Alliance Defending Freedom, the world’s largest legal organization committed to protecting religious freedom, free speech, marriage and family, parental rights, and the sanctity of life, has filed a federal lawsuit against Oregon state officials on behalf of mother of five, Jessica Bates, for denying her application for adoption because of her religious beliefs.
Bates, a devout Christian and widowed mother of five, is seeking to adopt a pair of siblings in her state. However, her application to provide a loving, stable home to any child in need was denied because the Oregon Department of Human Services (ODHS) requires that people seeking to adopt must “respect, accept, and support” the sexual orientation and/or gender identity of any child who ODHS could place in the applicant’s home.
This guidance necessitates that parents agree to use a child’s preferred pronouns, take a child to Pride parades, or facilitate an adolescent’s access to medical interventions like puberty blockers and cross-sex hormones if the child so requests. For Jessica, adhering to these guidelines would mean compromising her religious beliefs, which view human identity and sexuality as bestowed by God and cannot be changed by personal choice.
Alliance Defending Freedom Senior Counsel Jonathan Scruggs, director of the ADF Center for Conscience Initiatives, says Oregon’s policy amounts to an ideological litmus test. “The government can’t exclude certain communities of faith from foster care and adoption services because the state doesn’t like their particular religious beliefs,” he says.
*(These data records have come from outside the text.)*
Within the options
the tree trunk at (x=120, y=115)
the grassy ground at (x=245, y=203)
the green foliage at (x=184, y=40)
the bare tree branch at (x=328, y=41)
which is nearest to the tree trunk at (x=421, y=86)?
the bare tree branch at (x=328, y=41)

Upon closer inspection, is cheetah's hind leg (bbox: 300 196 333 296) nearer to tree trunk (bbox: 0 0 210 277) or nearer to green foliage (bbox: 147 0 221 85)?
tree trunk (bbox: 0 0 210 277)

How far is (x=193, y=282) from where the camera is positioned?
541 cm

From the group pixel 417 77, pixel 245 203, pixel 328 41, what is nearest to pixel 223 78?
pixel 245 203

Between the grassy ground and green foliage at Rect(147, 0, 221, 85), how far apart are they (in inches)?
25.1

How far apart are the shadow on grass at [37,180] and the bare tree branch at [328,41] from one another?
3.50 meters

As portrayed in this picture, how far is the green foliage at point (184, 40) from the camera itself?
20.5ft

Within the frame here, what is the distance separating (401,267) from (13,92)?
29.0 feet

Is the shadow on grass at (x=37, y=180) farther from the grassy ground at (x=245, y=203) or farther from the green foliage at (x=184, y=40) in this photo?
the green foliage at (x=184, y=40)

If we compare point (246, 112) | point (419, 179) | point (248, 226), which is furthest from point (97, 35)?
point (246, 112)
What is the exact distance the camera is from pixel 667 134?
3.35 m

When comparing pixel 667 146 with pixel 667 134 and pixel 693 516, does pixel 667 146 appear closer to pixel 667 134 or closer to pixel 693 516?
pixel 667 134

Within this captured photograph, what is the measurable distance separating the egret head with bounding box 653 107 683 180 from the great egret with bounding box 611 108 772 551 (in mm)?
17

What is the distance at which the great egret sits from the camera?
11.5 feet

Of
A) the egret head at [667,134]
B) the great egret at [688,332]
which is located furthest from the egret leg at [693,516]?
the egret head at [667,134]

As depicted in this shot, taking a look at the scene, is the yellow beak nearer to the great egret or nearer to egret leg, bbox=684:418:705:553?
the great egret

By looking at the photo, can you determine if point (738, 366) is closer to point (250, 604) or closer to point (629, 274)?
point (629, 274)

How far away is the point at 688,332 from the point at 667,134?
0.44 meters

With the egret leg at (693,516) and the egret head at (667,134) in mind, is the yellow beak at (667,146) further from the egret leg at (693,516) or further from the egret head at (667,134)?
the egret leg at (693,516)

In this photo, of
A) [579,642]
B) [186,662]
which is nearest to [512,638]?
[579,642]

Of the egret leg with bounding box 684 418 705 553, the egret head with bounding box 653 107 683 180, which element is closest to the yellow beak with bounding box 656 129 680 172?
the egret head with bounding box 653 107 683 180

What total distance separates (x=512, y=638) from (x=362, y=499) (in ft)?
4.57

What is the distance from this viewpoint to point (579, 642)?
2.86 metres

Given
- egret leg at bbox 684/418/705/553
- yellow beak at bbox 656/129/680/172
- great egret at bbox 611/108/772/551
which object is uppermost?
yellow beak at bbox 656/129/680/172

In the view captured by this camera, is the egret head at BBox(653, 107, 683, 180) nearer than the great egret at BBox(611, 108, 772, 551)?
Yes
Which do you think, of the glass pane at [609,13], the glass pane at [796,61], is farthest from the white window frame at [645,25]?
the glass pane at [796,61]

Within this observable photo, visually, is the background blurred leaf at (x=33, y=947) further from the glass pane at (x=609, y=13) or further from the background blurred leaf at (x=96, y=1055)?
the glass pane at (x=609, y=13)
In the lawsuit, Bates v. Pakseresht, ADF attorneys attest that when Jessica stood her ground about her religious beliefs, the Department rejected her application for not meeting its “adoption home standards.” Further, the suit accuses Oregon of “inconsistently enforcing” its adoption policy. They allege that not every applicant is required to show that they are a suitable placement for any child. The lawsuit states,“A family that hunts need not give up meat eating because some children are vegans. Jews need not accommodate foreign gods because some children desire a home with a Hindu shrine. In the end, the only group excluded from the process up front are those with religious beliefs like Jessica’s. Conservative Christians need not apply.”
Alliance Defending Freedom was launched in 1994 by more than 30 prominent Christian leaders who saw the need for a strong, coordinated legal defense against growing attacks on religious freedom. Since then, Alliance Defending Freedom have played various roles in 72 Supreme Court victories, and since 2011, they have directly represented parties in 14 victories at the Supreme Court.
ADF Church Alliance and ADF Ministry Alliance provide legal help for churches and ministries to protect their religious and First Amendment rights. ADF’s international division, ADF International, advocates for the fundamental dignity and inherent freedom of all people, with 92 team members engaging at the highest levels of law and governance in over 104 countries worldwide.